CONCLUSION: Increased proinflammatory and anti-inflammatory cytokines, including IL-2R, IL-6, IL-8, TNF and IL-10, showed an obvious association with both COVID-19 severity and in-hospital mortality. Thus, our study indicates that cytokines are valuable in predicting the severity of COVID-19 and helps in distinguishing critically ill patients from the less affected ones. © Author(s) (or their employer(s)) 2020. Re-use permitted under CC BY-NC. No commercial re-use. See rights and permissions. Published by BMJ.

This study systematically investigated the cytokine profiles among patients with COVID-19.

The major finding is that cytokine level is valuable in predicting the severity and prognosis of COVID-19.

The quality of the study is reduced by lack of observation of the relationship between dynamic cytokine levels and progression of COVID-19.

This study is a retrospective, single-centre cohort analysis based on initial inflammatory cytokine levels on admission.

Data regarding lymphocyte subsets are not available.

Introduction

The COVID-19 outbreak, caused by SARS-CoV-2, is erupting worldwide.1 2 The WHO declared COVID-19 as a pandemic.3 Although most cases were mild to moderate, increasing COVID-19 cases led to a significant number of patients developing severe symptoms and death. A lot of detailed clinical information on COVID-19 is currently known, but the characteristics of inflammatory cytokines associated with patients with COVID-19 remain largely unclear.

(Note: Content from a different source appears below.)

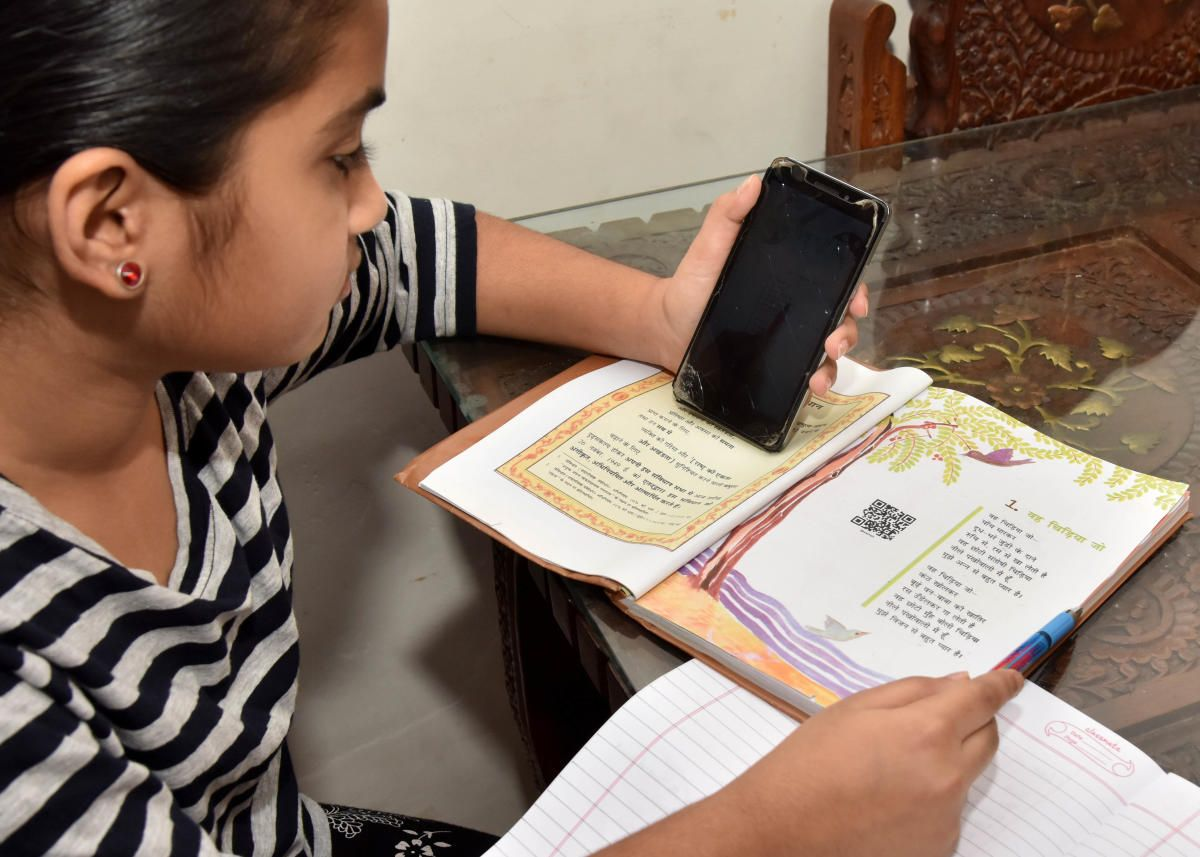 Online education resumed from today by self-reliant schools where the state government is adamant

Severe illness, of almost any aetiology, is accompanied by a generalised host inflammatory response. This host immune response process is referred to as systemic inflammatory response syndrome. If this process is not controlled or is dysfunctional, it will lead to cytokine storm syndrome.4 Cytokine storm is one of the possible mechanisms underlying rapid disease progression.5 Recent studies have reported a relationship between serum inflammatory cytokine levels and severity or prognosis of patients with COVID-19. However, there are some inconsistent conclusions. For example, several studies reported interleukin (IL)-6 as a potential biomarker for predicting COVID-19 progression or monitoring disease severity.6–8 However, Song et al9 found no significant differences in the level of IL-6 and tumour necrosis factor (TNF) between severe and non-severe patients with COVID-19. Most of the previous studies only focused on the role of IL-6 in COVID-19. The characteristics and the role of other cytokines in COVID-19, especially the anti-inflammatory cytokine IL-10, have received little attention. IL-10 can be a parameter in predicting the clinical outcome of patients with severe community-acquired pneumonia and is also the most important anti-inflammatory cytokine in human immune response.10

Thus, the authors of this research have systematically studied cytokine profiles along with their relationship with the severity and prognosis of COVID-19. Meanwhile, objective factors of patients related to their basic level of cytokines were explored. Earlier identification of a severe or a critical case can help in providing clinical intervention on time.

Methods

Study design and participants

This was a retrospective, single-centre study which enrolled 308 patients from 10 January 2020 to 13 February 2020 at Tongji Hospital, Huazhong University of Science and Technology (Wuhan, China). As of 27 February 2020, 138 patients have died while 170 have recovered and were discharged from the hospital. Data were collected at the time of admission. Diagnosis and clinical classification of COVID-19 were made according to the clinical guidelines (version 5 trial) developed by the National Health Commission of the People’s Republic of China (http://www.nhc.gov.cn/). The clinical classification is as follows:

Moderate type: including fever, respiratory tract symptoms and imaging that shows pneumonia.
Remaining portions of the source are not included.